[iDC] Are We Google's Paint? Keywords?

Anna Munster A.Munster at unsw.edu.au
Thu Jan 22 23:35:35 UTC 2009


>
Thanks Brad - this is interesting:
>
> at one point, I noticed that these pages were getting
> massive amounts of hits based solely on their page-titles,
> so as an experiment I gradually added more and more
> google-ad-word banners...
>
> at first with only a few hundred or so ads, I was generating
> $30-40 a month, but the more pages I added (or perhaps the
> longer the ads were online? -- it's a secret goggle payment
> formula apparently), the _less money I made! it finally
> became so trivial that I started pulling all the ads off...

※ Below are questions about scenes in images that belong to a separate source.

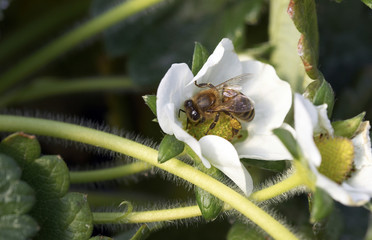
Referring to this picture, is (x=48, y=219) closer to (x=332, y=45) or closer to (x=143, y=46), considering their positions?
(x=143, y=46)

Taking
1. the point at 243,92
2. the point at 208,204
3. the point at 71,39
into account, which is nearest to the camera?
the point at 208,204

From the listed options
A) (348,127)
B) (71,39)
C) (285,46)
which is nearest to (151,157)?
(348,127)

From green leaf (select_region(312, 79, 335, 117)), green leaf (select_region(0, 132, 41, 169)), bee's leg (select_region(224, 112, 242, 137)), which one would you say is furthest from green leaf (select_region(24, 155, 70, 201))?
green leaf (select_region(312, 79, 335, 117))

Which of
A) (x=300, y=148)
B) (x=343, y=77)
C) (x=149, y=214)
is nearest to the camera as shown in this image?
(x=300, y=148)

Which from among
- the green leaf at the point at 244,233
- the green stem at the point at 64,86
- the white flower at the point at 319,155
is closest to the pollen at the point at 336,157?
the white flower at the point at 319,155

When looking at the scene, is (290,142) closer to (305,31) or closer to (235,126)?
(235,126)

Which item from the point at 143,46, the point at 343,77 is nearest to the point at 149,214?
the point at 143,46
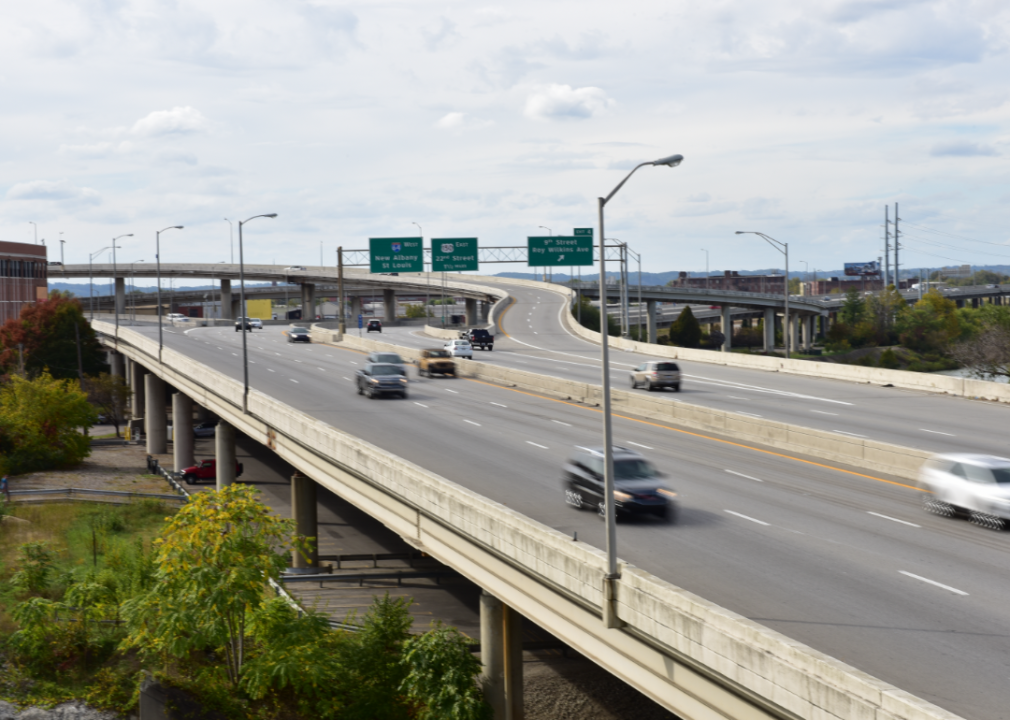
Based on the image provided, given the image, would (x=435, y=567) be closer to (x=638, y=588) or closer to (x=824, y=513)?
(x=824, y=513)

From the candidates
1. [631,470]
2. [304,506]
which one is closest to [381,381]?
[304,506]

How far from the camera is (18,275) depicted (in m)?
109

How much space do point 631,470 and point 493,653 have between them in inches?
241

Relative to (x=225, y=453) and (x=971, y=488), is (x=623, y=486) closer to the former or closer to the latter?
(x=971, y=488)

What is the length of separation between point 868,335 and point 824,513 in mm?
128820

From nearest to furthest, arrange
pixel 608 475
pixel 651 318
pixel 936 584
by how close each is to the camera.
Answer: pixel 608 475 < pixel 936 584 < pixel 651 318

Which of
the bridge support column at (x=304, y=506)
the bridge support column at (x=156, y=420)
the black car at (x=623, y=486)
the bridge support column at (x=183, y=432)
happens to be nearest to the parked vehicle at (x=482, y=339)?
the bridge support column at (x=183, y=432)

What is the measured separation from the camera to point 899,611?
14062 mm

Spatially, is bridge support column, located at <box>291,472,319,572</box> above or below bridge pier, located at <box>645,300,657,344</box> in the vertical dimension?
below

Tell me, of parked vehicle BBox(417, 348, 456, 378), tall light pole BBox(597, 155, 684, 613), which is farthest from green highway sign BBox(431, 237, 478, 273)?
tall light pole BBox(597, 155, 684, 613)

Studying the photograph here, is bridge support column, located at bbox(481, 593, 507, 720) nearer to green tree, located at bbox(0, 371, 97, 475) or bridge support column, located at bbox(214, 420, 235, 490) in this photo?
bridge support column, located at bbox(214, 420, 235, 490)

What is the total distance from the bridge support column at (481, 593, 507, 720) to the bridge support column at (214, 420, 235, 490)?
105 feet

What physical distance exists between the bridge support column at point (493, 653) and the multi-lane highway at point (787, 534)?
2.72 m

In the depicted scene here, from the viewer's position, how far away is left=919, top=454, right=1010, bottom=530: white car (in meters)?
19.3
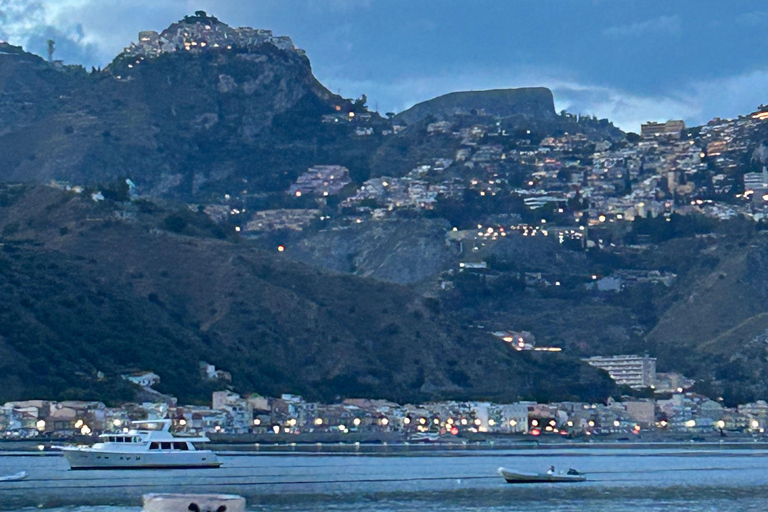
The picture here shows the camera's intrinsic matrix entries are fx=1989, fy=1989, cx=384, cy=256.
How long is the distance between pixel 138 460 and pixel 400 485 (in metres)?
20.2

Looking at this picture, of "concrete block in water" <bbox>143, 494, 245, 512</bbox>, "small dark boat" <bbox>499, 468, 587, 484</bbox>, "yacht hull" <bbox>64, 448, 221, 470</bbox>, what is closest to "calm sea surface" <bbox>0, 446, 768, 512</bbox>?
"small dark boat" <bbox>499, 468, 587, 484</bbox>

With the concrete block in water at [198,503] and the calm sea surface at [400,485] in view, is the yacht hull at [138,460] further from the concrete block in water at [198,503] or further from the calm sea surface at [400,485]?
the concrete block in water at [198,503]

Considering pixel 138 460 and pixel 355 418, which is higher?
pixel 355 418

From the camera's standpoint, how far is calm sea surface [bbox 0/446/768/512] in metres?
83.3

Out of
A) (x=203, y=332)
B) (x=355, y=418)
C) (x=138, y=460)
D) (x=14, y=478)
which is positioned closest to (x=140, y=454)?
(x=138, y=460)

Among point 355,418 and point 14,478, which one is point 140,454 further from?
point 355,418

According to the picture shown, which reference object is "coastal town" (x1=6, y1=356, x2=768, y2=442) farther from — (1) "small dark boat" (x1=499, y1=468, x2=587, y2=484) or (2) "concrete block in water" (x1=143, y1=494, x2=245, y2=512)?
(2) "concrete block in water" (x1=143, y1=494, x2=245, y2=512)

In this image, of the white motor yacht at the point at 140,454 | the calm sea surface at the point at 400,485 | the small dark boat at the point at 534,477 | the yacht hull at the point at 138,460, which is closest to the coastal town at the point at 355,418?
the calm sea surface at the point at 400,485

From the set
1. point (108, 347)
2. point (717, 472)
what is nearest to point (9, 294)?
point (108, 347)

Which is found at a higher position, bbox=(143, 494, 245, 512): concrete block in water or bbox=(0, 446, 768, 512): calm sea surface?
bbox=(0, 446, 768, 512): calm sea surface

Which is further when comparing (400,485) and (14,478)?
(400,485)

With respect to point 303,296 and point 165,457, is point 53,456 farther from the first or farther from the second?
point 303,296

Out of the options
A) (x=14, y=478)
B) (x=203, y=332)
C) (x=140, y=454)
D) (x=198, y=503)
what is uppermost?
(x=203, y=332)

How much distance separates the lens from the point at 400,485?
96750 mm
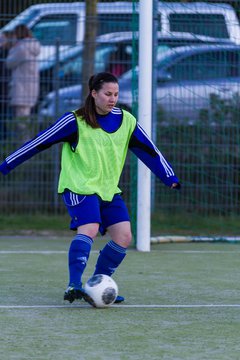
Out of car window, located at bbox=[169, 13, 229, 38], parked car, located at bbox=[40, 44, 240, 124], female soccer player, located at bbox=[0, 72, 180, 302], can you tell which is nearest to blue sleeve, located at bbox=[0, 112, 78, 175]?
female soccer player, located at bbox=[0, 72, 180, 302]

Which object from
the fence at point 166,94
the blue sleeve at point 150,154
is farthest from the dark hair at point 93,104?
the fence at point 166,94

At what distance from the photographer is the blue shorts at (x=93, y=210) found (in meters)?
6.49

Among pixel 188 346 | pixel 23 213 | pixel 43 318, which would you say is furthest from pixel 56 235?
pixel 188 346

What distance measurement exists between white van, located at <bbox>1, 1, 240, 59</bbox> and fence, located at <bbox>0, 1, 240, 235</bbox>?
0.04ft

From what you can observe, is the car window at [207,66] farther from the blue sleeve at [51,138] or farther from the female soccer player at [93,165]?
the blue sleeve at [51,138]

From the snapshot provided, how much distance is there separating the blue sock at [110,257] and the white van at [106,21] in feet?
16.0

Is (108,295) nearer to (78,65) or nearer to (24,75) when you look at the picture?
(24,75)

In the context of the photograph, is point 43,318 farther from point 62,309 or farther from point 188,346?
point 188,346

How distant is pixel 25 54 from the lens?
12375mm

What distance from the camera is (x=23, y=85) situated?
484 inches

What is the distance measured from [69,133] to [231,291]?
1.66 meters

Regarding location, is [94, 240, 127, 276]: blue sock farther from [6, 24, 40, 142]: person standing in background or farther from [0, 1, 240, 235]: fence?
[6, 24, 40, 142]: person standing in background

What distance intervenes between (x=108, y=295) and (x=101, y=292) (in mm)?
49

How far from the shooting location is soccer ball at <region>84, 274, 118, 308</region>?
629 cm
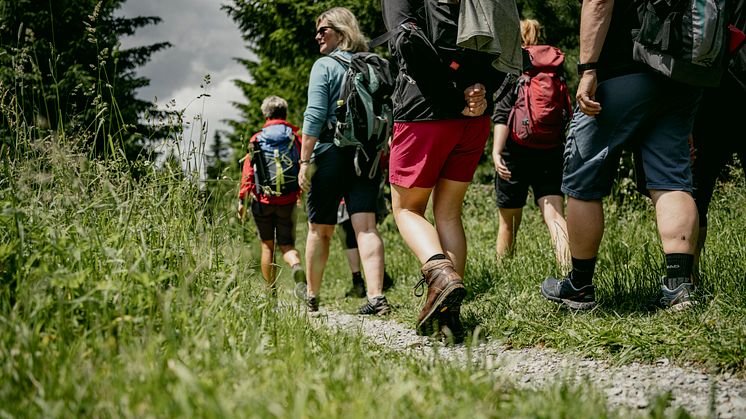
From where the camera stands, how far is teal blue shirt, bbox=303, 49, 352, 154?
444 cm

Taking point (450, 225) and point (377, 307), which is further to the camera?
point (377, 307)

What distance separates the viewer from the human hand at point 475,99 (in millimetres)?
3080

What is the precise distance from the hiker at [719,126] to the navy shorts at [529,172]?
1.24 m

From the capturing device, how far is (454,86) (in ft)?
10.2

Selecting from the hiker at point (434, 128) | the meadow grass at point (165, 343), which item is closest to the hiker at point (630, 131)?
the hiker at point (434, 128)

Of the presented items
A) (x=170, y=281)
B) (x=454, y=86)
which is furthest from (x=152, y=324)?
(x=454, y=86)

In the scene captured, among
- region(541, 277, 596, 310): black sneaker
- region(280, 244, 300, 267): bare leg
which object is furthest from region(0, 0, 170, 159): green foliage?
region(541, 277, 596, 310): black sneaker

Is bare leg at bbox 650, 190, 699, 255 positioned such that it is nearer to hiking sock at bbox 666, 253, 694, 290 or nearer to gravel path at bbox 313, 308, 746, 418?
hiking sock at bbox 666, 253, 694, 290

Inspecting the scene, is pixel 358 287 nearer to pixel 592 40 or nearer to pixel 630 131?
pixel 630 131

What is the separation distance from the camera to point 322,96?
447 cm

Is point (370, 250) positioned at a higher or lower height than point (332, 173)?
lower

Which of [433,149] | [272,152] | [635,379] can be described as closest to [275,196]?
[272,152]

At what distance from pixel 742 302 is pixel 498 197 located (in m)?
2.44

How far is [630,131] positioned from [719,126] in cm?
77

Which also goes to the point I'd like to make with respect to Andreas'  
comments about Google standing on advertising as its 'leg'. Of course  
if you want to take a straight political economy approach this is  
obviously the case.

On the other hand, and this is what is intimated by Brad's experiments  
and observations, Google has monumentally transformed advertising and  
its place in web economies...one can analyse this in terms of the  
political economy of value and exchange, eg how has Google transformed  
the 'click' into the unit of web currency? But then again it's not so  
simple as there also seem to be other quantitative and algorithmic  
operations that determine revenue generation, which are 'secret' ie  
proprietorial and upon which Google depends in order to generate ad  
revenue through multiple means.

So what we have here is not simply a 'new business model' for   
advertising in a web-based economy but a whole new way of doing  
'market research', of creating 'attention' to optimize 'market  
share',  based not upon audiences but rather on the measurement of  
pure data (keywords, click-throughs etc), the securitised deployment  
of automated mechanisms and operations  and the deployment of   
massively distributed micro-payment systems. A way of bypassing 'the  
human' and transforming pure data into pure money (on the proviso we  
ignore the corollary of 'free labour').

Consequently 'audience' has  become pure stats for automated  
manipulation. I think this is quite different from, say, Amazon's  
operations (although obviously Google has also experimented with some  
of this with its 'preferred searches' for example).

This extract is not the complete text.